*Instrucción 1*.
Enumera las ocasiones que el fragmento sobre la fotografía menciona como momentos en los que nunca puede faltar la cámara.

─── Fragmento para leer

Llevo cierto tiempo con esto de la fotografía y desde que empecé hace unos cinco años (ya casi veinte cuando vuelvo a subir esta entrada), cada vez se me presenta con más frecuencia la ocasión de hablar sobre la metralla de fotos o la «diarrea visual» a la que se refería Jimmy Fox, el editor de Magnum. Una práctica que se propagó con el uso de las cámaras digitales y el móvil, que se ha convertido en un apéndice del ser humano.

Cuando nos vamos de vacaciones, cuando nos damos un paseo cualquier fin de semana, asistimos a un concierto o cualquier tipo de evento; lo que nunca puede faltar es la cámara de fotos. Da igual que todos la lleven y que luego puedan pasármelas, sic, cada uno debe colgarse su cámara al cuello. ¿Por qué? Porque de no ser así no podríamos comprobar quién la tiene más grande.

──────

*Instrucción 2*.
Desplaza en 138 todas las coordenadas de píxel y distancias de las respuestas del listado, desde la línea que contiene "Given pixel 367" hasta el final del listado, incluida esa primera línea. Reproduce completas todas esas líneas, y solo esas.

─── Datos proporcionados

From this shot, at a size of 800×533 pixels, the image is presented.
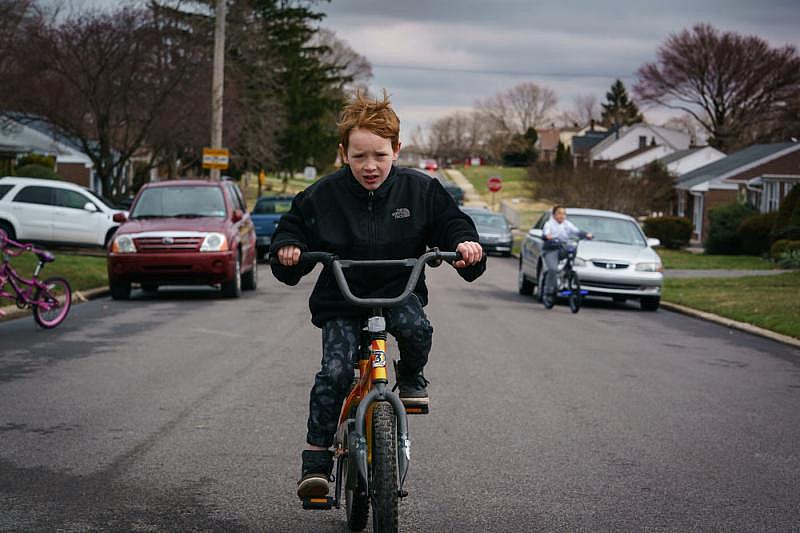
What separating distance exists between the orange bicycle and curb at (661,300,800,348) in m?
11.5

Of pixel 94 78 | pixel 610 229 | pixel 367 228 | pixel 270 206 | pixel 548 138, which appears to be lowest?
pixel 270 206

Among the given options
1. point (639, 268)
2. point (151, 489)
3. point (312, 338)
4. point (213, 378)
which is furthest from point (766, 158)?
point (151, 489)

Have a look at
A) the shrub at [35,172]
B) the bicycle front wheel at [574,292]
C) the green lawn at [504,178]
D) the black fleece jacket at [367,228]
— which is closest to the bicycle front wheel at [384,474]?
the black fleece jacket at [367,228]

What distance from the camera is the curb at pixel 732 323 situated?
15.9 meters

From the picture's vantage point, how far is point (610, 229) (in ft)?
73.7

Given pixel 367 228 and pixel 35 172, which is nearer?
pixel 367 228

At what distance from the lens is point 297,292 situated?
21.5 m

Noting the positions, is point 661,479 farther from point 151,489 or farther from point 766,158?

──────

*Respuesta correcta 1*.
- Cuando nos vamos de vacaciones
- Cuando nos damos un paseo cualquier fin de semana
- Cuando asistimos a un concierto
- Cuando asistimos a cualquier tipo de evento

*Respuesta correcta 2*.
Given pixel 367 228 and pixel 35 172, which is nearer?
pixel 505 366

At what distance from the lens is point 297,292 situated?
159.5 m

Noting the positions, is point 661,479 farther from point 151,489 or farther from point 766,158?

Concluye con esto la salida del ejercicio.